## Records

· · ·

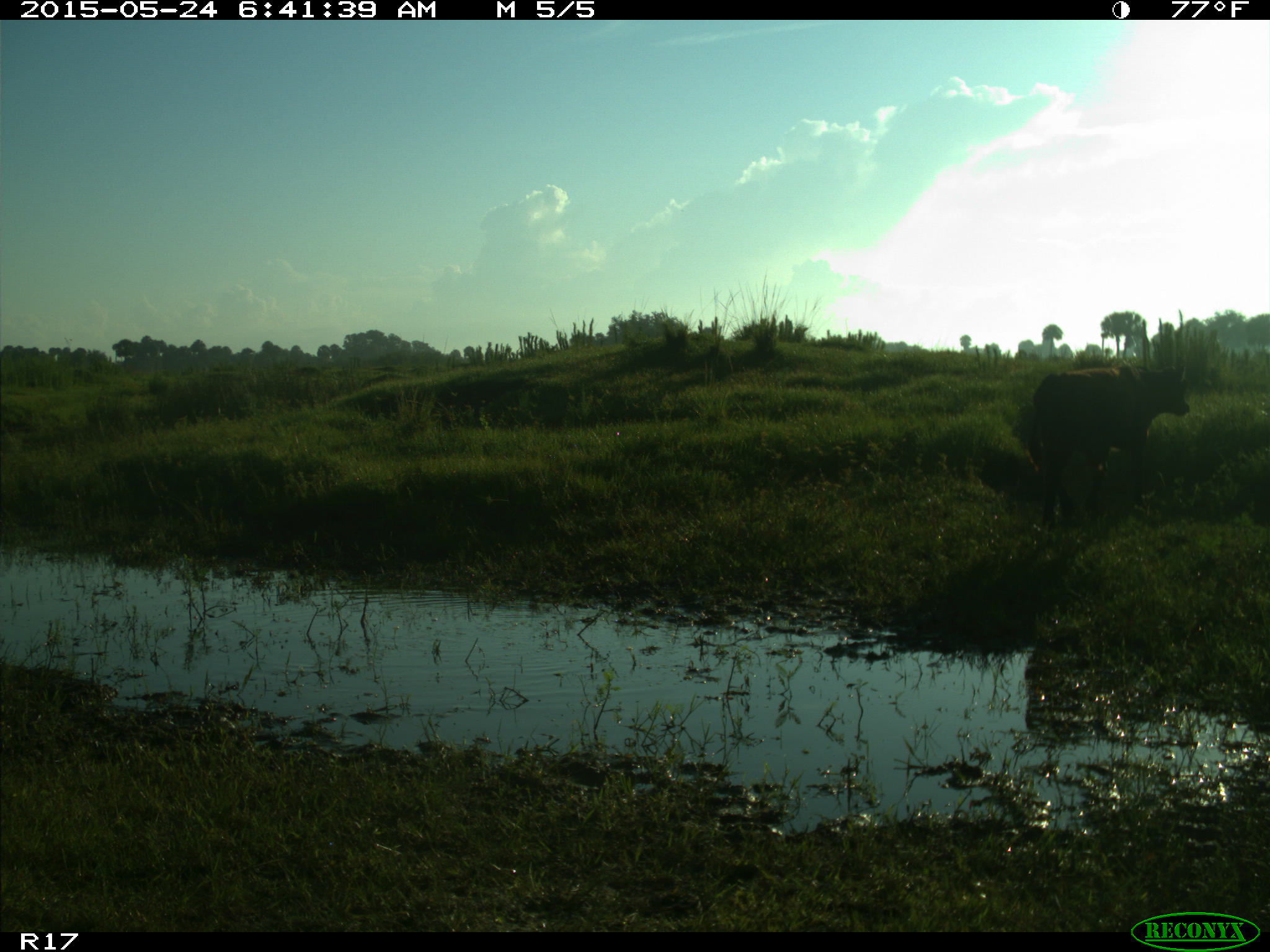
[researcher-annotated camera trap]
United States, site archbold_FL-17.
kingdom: Animalia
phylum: Chordata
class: Mammalia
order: Artiodactyla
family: Bovidae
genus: Bos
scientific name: Bos taurus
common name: domestic cow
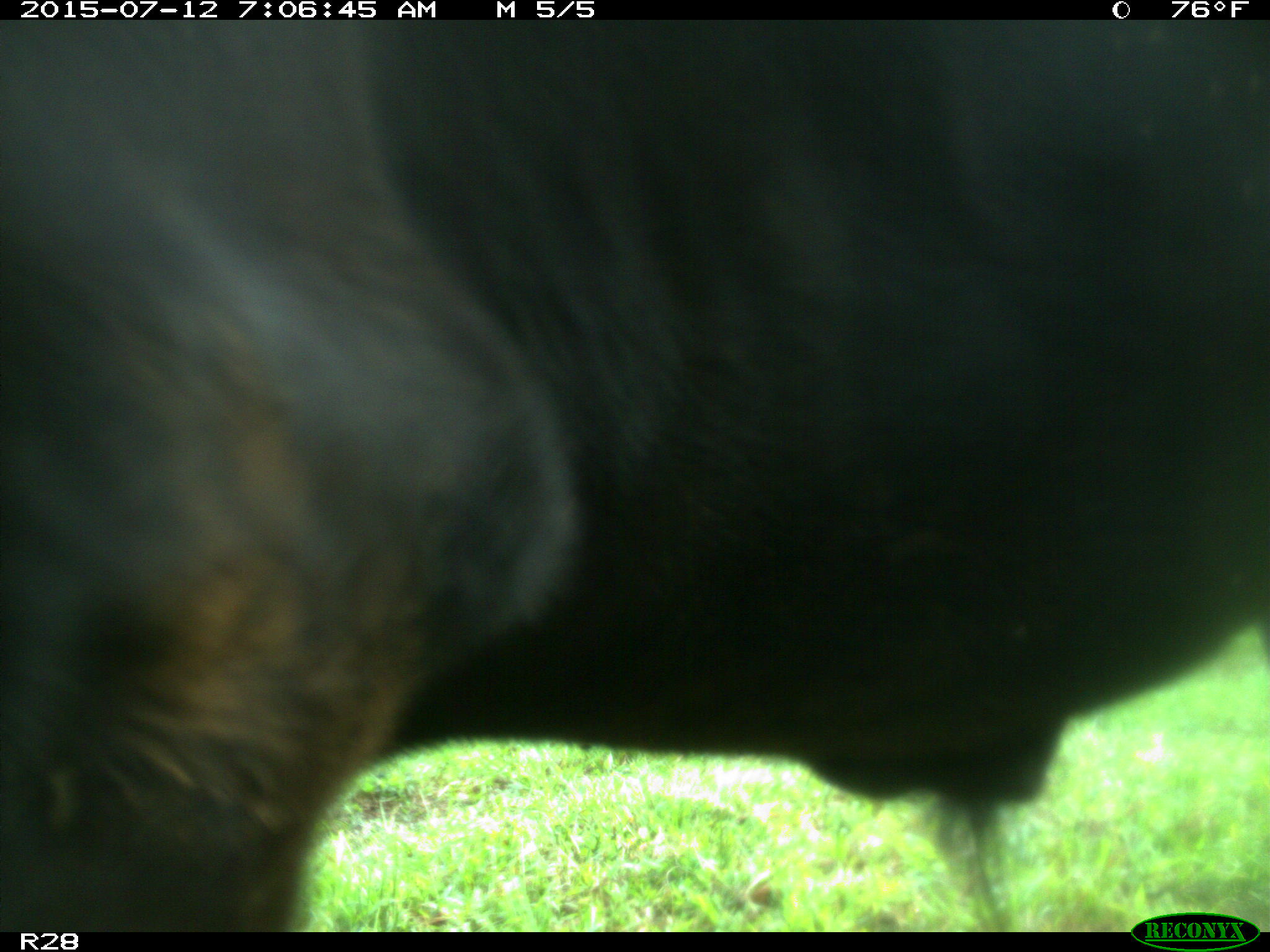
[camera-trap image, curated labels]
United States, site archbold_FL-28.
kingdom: Animalia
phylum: Chordata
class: Mammalia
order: Artiodactyla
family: Bovidae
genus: Bos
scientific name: Bos taurus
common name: domestic cow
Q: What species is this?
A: Bos taurus (domestic cow).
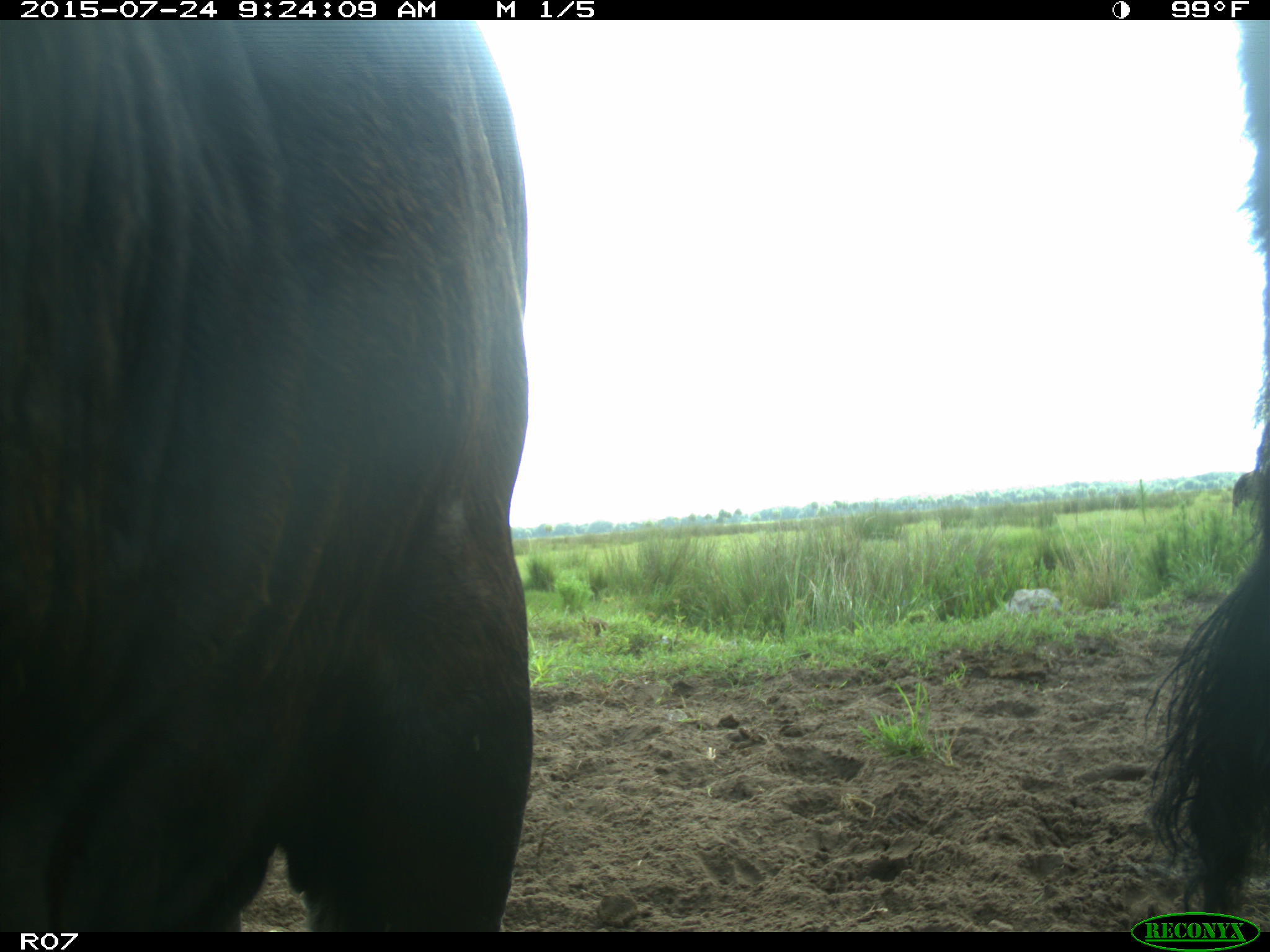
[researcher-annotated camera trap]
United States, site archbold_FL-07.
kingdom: Animalia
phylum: Chordata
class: Mammalia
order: Artiodactyla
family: Bovidae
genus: Bos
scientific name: Bos taurus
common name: domestic cow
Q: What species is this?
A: Bos taurus (domestic cow).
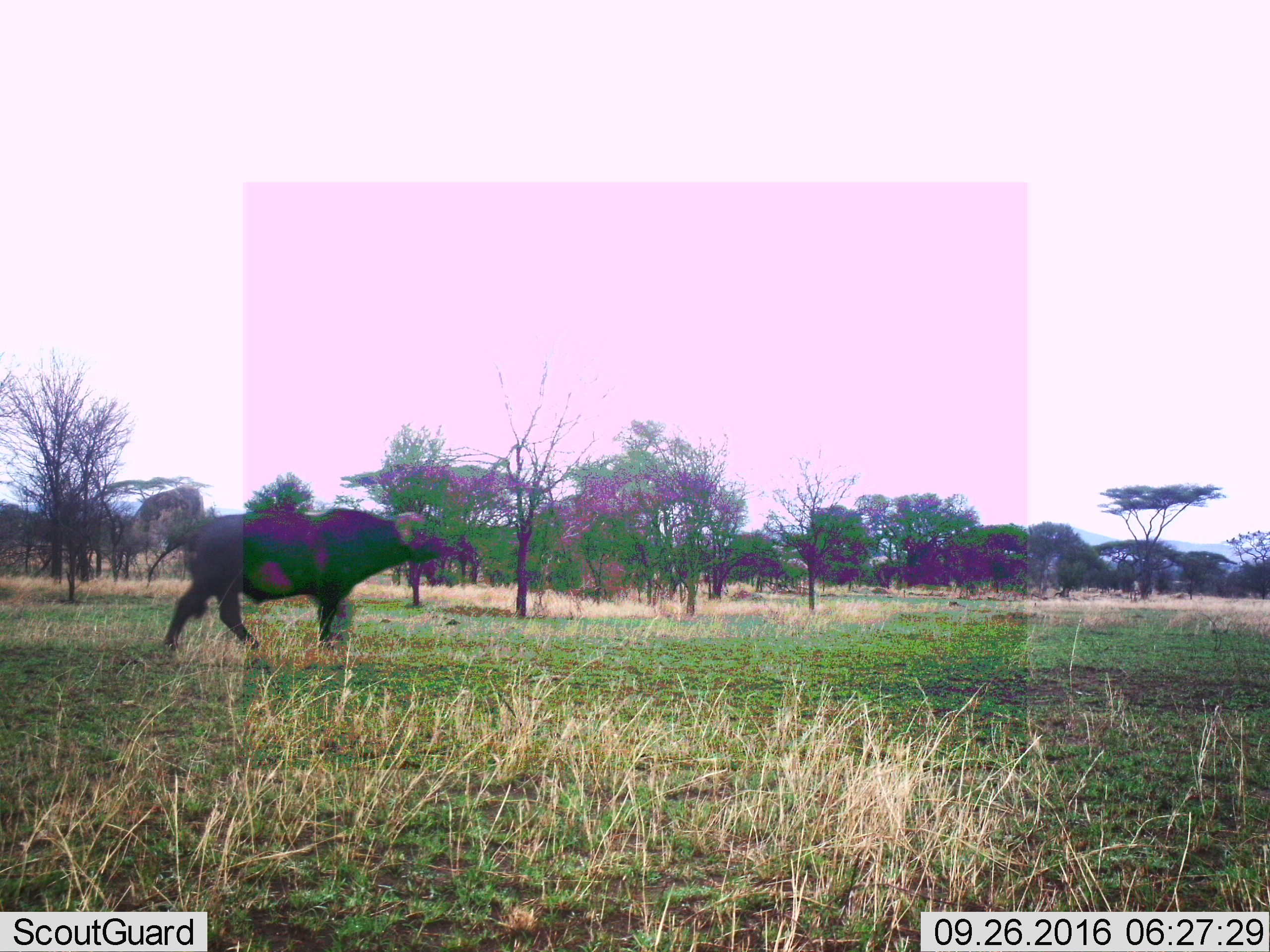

· · ·

## What you have to do
Output each record above exactly as written. Skip any pictures.

## Written reply
[researcher-annotated camera trap]
United States, site archbold_FL-17.
kingdom: Animalia
phylum: Chordata
class: Mammalia
order: Artiodactyla
family: Bovidae
genus: Bos
scientific name: Bos taurus
common name: domestic cow
[camera-trap image, curated labels]
United States, site archbold_FL-28.
kingdom: Animalia
phylum: Chordata
class: Mammalia
order: Artiodactyla
family: Bovidae
genus: Bos
scientific name: Bos taurus
common name: domestic cow
Q: What species is this?
A: Bos taurus (domestic cow).
[researcher-annotated camera trap]
United States, site archbold_FL-07.
kingdom: Animalia
phylum: Chordata
class: Mammalia
order: Artiodactyla
family: Bovidae
genus: Bos
scientific name: Bos taurus
common name: domestic cow
Q: What species is this?
A: Bos taurus (domestic cow).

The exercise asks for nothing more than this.